In einem zweiten Schritt möchte die Familie Mounir den besagten Rebberg übrigens auch noch mit einem Solarfaltdach ausrüsten, das nicht nur Strom produzieren soll, sondern im Frühling auch als Frostschutz-Massnahme und im Hochsommer als Schattenpanel eingesetzt werden kann. Bezüglich der Schafhaltung sagt Olivier Mounir: «Wir halten gegenwärtig 50 Ouessant-Schafe in den Reben. Heute denke ich, dass dies nur Sinn hat für jene Winzer, die effektiv auch Freude an der Tierhaltung haben.

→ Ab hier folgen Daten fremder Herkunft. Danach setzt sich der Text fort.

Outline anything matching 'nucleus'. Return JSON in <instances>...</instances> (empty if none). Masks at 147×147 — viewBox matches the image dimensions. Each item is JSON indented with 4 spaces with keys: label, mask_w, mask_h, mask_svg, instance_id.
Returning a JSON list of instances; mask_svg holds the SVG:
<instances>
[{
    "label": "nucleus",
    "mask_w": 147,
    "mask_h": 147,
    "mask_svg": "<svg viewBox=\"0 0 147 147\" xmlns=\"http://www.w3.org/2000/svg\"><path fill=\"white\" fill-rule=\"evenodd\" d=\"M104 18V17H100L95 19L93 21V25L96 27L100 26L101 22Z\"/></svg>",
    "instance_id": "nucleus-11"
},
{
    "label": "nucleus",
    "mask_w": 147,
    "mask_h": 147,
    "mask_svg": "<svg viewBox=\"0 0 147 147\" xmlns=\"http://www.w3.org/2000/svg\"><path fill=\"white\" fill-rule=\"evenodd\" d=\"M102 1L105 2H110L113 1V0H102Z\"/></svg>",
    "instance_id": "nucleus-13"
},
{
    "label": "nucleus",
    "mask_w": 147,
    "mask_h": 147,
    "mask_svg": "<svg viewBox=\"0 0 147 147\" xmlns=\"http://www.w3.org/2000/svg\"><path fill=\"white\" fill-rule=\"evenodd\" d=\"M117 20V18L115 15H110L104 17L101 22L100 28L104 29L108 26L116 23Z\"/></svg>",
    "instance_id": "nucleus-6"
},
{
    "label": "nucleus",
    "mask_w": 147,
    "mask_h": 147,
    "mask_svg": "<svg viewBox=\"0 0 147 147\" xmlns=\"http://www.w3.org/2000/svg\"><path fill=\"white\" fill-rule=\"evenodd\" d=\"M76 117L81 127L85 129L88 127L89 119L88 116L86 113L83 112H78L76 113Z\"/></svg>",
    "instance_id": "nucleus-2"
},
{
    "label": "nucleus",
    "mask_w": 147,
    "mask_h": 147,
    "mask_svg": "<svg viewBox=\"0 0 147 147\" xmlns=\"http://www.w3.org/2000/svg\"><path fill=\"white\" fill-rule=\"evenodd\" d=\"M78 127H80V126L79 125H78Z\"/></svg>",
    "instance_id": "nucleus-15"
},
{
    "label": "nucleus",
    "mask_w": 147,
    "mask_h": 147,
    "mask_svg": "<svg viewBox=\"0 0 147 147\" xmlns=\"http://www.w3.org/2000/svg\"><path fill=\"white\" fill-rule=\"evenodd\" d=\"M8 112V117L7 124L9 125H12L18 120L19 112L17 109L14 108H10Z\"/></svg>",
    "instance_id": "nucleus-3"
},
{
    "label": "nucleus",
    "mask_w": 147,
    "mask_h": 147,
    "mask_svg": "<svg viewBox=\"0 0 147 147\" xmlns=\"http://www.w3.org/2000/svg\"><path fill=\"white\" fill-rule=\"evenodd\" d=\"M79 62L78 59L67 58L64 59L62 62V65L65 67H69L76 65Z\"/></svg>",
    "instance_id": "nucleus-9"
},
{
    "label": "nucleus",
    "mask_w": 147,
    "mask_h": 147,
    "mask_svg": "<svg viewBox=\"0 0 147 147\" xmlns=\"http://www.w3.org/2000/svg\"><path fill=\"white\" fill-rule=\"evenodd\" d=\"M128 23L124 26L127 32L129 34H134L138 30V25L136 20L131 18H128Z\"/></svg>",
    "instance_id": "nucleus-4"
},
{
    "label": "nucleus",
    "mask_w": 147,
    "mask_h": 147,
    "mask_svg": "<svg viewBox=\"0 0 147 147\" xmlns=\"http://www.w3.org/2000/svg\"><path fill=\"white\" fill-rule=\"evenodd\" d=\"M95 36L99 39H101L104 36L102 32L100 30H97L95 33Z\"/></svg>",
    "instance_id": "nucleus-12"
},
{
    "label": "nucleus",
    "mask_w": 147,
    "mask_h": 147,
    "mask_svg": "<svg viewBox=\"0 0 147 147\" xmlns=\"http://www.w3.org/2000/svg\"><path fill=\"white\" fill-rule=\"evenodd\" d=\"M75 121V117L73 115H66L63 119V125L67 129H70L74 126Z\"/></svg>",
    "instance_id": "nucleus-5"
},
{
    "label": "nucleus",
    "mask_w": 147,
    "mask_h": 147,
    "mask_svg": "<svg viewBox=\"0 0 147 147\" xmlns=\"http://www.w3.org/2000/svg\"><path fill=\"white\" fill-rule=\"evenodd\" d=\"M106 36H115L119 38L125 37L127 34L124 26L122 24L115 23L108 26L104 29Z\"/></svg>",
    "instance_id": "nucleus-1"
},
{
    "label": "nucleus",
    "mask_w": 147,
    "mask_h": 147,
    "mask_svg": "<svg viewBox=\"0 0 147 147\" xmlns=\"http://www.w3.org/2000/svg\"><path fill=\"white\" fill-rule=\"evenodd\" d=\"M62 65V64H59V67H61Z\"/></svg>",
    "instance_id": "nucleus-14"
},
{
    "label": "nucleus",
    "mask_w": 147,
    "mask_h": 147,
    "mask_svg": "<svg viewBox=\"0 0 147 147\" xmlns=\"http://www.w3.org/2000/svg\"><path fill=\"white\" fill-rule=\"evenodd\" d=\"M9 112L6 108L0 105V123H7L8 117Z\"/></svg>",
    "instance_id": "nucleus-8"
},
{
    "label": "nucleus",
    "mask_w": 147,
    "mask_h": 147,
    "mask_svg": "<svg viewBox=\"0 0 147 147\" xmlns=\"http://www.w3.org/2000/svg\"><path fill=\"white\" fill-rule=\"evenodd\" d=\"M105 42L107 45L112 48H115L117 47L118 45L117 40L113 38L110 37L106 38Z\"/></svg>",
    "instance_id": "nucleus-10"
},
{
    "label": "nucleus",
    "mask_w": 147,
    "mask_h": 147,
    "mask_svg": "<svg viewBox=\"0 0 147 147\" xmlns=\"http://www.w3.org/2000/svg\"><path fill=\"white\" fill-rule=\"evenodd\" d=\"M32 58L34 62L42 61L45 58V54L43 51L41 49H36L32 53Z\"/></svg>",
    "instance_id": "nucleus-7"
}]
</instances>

Wenn du 50 Schafe hast, gibt es jeden Tag irgendein Problem, das gelöst werden muss. Der Betreuungsaufwand ist beträchtlich und es braucht alternative Weidemöglichkeiten, etwa im Hochsommer, wenn es den Tieren in den Rebgärten in der Talebene zu heiss wird. Wenn du den ganzen Aufwand kalkulierst, kannst du dir genauso den teuersten und besten Unterstockmäher anschaffen.»
Trotzdem: Die Schafhaltung in Rebgärten nimmt zu. Der Anblick erinnert uns an die guten alten Zeiten der Mischkultur, nach der wir uns heute wieder sehnen. Gleichwohl sollten wir die rosarote Brille ab und zu wieder mal abnehmen. Wenn Sie also das nächste Mal zu einem Rebberg kommen, in dem Schafe weiden, dann schauen Sie doch etwas genauer hin.
Vor allem aber: Lassen Sie sich von den niedlich dahinblökenden Tieren nicht von kritischen Fragen ablenken, etwa bezüglich des Absenkungspfades in Bezug auf CO2, des Verbrauchs von Energie und Wasser, der nötigen Ausgleichsflächen für ein reichhaltiges Ökosystem, des hoffentlich sinkenden Einsatzes von Kupfer im Rebberg oder der Ideen zur Mehrfachverwendung von Weinflaschen. Denn es weist einiges darauf hin, dass die Kreislaufwirtschaft in Verbindung mit der Nachhaltigkeit zum nächsten Trendthema in der Szene avanciert.